There was one consolation, should I have been small-minded enough to take it: the game attracted just as little interest among the lay public as it always had. The only spectators, apart from me, were other players not currently engaged in a match or already knocked out. We played for one another. Whatever applause there was came from our own number. No one else gave a damn. So even if I had been in possession of an exceptional or extraordinary talent, it would have blushed unseen, its sweetness wasted on a sour world.
I was sad for myself all the same. So-So Walzer. Fancy having to face up to that so long after the event. Something else would now have to fill the space on that secret shaming midnight list.
Because you cannot live without the idea that you are exceptional at something, can you?
Or can you?
I retired to the back of the hall where the seating was tiered and empty, dropped my head between my knees and fell into a contemplative mood, lulled by the oof plock, oof plock times one hundred.
Why had it mattered so much that I be out of the ordinary?
Why did it always have to be win big or lose big?
Why had the game been everything and then nothing to me?
Why had I turned against it?
Why, in a word, wasn’t I still playing as the vets all were — for the fun and companionship of it, all in it together, content, most of them, not to be out of the ordinary?
I mustn’t idealize. There was plenty of the old spermed-up tantrum throwing, even among the altie kackers. The bat-slapping, the complaining about injustice, the screams of ‘No!’, the irritation with yourself, the irritation with your equipment, the anger with the ball, the anger with opponents whose games were too leisurely or too rushed, the gracelessness. ‘I know, I lost it,’ I listened to a woman with overlapping thighs saying to her friends, in the hearing of the person who had just beaten her. ‘She didn’t win it, I lost it. I know. It’s my own bloody fault. I’m too fat. I was knackered by the middle of the second game. I’m probably better off in the consolations anyway.’

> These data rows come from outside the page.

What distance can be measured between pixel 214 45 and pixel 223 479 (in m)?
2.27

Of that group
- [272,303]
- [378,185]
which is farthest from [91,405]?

Especially bad, the women. One match was becoming so ill tempered I could hear it from the top of the tiered seating, even though it was in progress at the opposite end of the hall. I hurried down to see what was the matter. A rather attractively out of focus furry Iranian woman now playing for a club in Middlesex was locked in a bitter point by point dispute with an ostrich of a New Yorker called Rhea. Rhea would put her hand up to say she wasn’t ready every time Shanda crouched to serve. Shanda would then turn her back on the table and make an appeal with her big dark blasted eyes to a personage whom I took to be her husband on the grounds that he looked worn out and kept shouting at her to calm down. Then she would go on a short raging walk, swing around suddenly, and crouch to serve again.
‘Are you ready now?’
Rhea nodded.
Shanda threw up the ball.
Rhea put up her hand.
‘Stay calm,’ Shanda’s husband said.
Shanda towelled herself down, threw the towel at her husband and went on another walk.
‘Keep calm,’ he said again. ‘You’ll lose it if you don’t stay calm.’
‘How you expect me to stay calm? She keep saying she not ready.’